You're now going to put together everything you've learned and implement the [LeNet](http://yann.lecun.com/exdb/publis/pdf/lecun-98.pdf) architecture using TensorFlow.

When you get to your next project, remember that LeNet can be a great starting point for your network architecture!

### Instructions
1. Go to the LeNet with GPU workspace
2. Open the jupyter notebook `LeNet-Lab.ipynb`
3. Finish off the architecture implementation in the `LeNet` function. That's the only piece that's missing.

**Important*: Remember to **turn off** your GPU when not training.


### Preprocessing
An MNIST image is initially 784 features (1D). If the data is not normalized from [0, 255] to [0, 1], normalize it. We reshape this to `(28, 28, 1)` (3D), and pad the image with 0s such that the height and width are 32 (centers digit further). Thus, the input shape going into the first convolutional layer is `32x32x1`.

### Specs
`Convolution layer 1`. The output shape should be `28x28x6`.   

`Activation 1`. Your choice of activation function.   

`Pooling layer 1`. The output shape should be `14x14x6`.

`Convolution layer 2`. The output shape should be `10x10x16`.

`Activation 2`. Your choice of activation function.

`Pooling layer 2`. The output shape should be `5x5x16`.

`Flatten layer`. Flatten the output shape of the final pooling layer such that it's 1D instead of 3D. The easiest way to do is by using `tf.contrib.layers.flatten`, which is already imported for you.

`Fully connected layer 1`. This should have **120 outputs**.

`Activation 3`. Your choice of activation function.

`Fully connected layer 2`. This should have **84 outputs**.

`Activation 4`. Your choice of activation function.

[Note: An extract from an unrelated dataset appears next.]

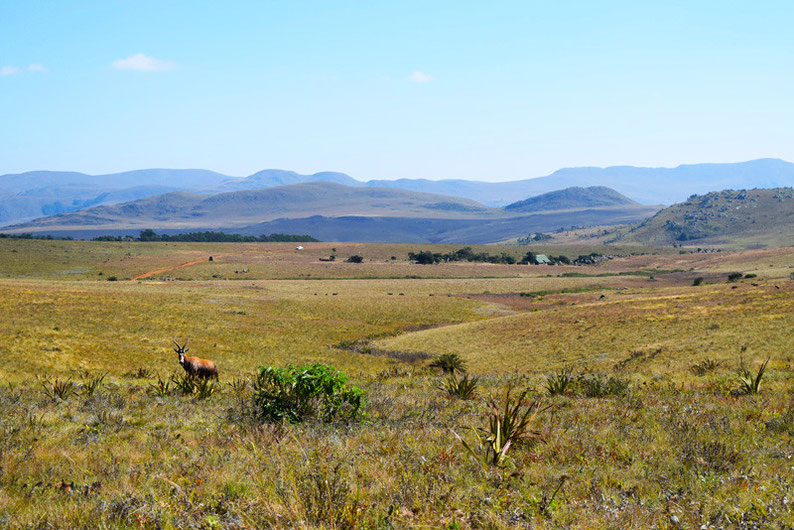 A Scenic Drive Through Swaziland - Malolotja National Park, Swaziland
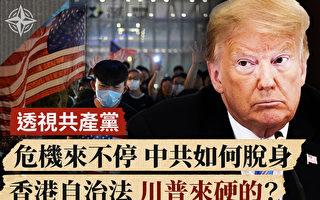 【十字路口】香港自治法出炉 川普下一步?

`Fully connected layer 3`. This should have **10 outputs**.

You'll return the result of the final fully connected layer from the `LeNet` function.

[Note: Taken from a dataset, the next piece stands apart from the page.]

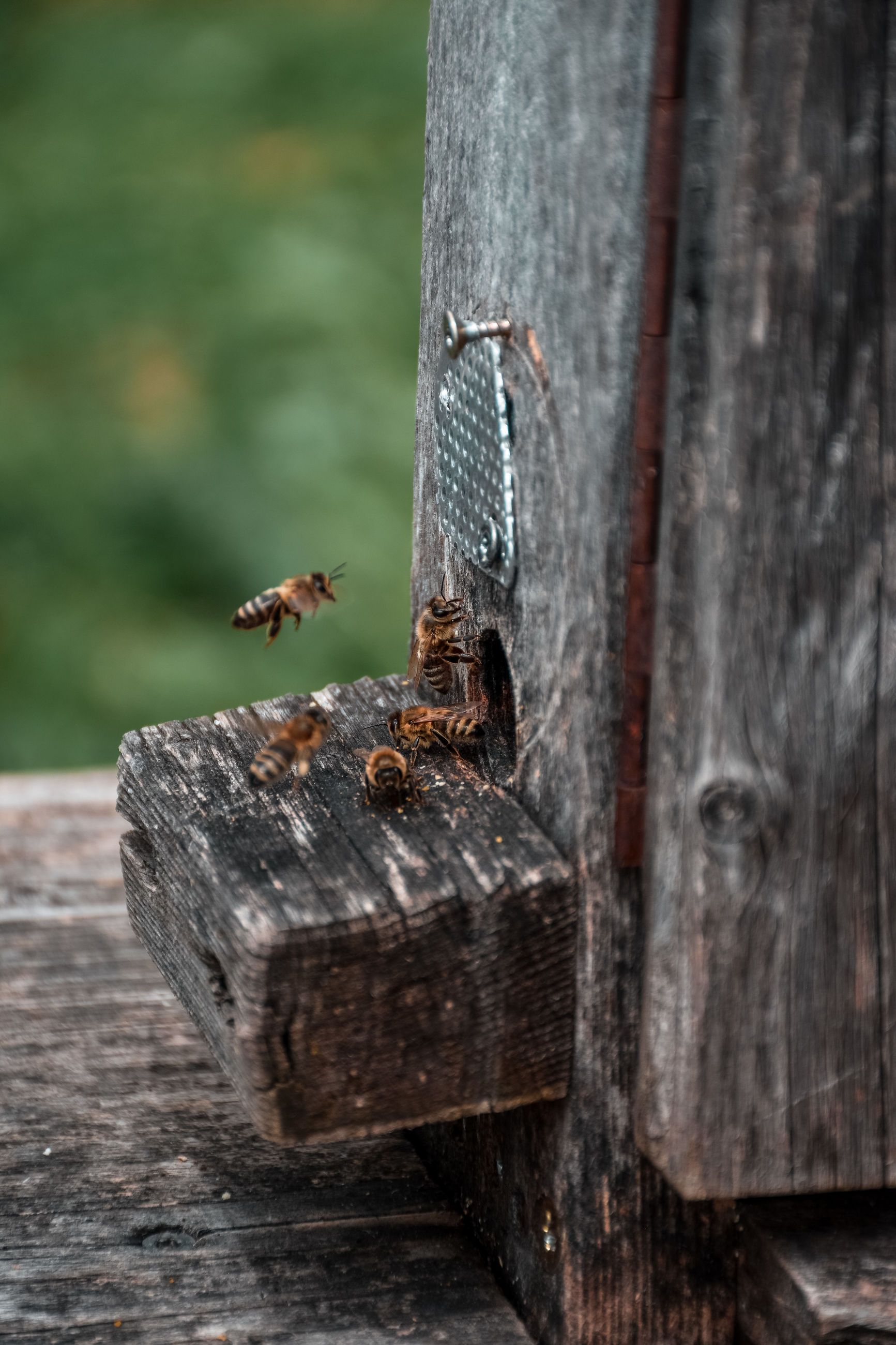 Bees at the entry of their beehive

If implemented correctly you should see output similar to the following:

```
EPOCH 1 ...
Validation loss = 52.809
Validation accuracy = 0.864

EPOCH 2 ...
Validation loss = 24.749
Validation accuracy = 0.915

EPOCH 3 ...
Validation loss = 17.719
Validation accuracy = 0.930

EPOCH 4 ...
Validation loss = 12.188
Validation accuracy = 0.943

EPOCH 5 ...
Validation loss = 8.935
Validation accuracy = 0.954

EPOCH 6 ...
Validation loss = 7.674
Validation accuracy = 0.956

EPOCH 7 ...
Validation loss = 6.822
Validation accuracy = 0.956

EPOCH 8 ...
Validation loss = 5.451
Validation accuracy = 0.961

EPOCH 9 ...
Validation loss = 4.881
Validation accuracy = 0.964

EPOCH 10 ...
Validation loss = 4.623
Validation accuracy = 0.964

Test loss = 4.726
Test accuracy = 0.962
```

### Parameters Galore
As an additional fun exercise calculate the total number of parameters used by the network. Note, the convolutional layers use weight sharing!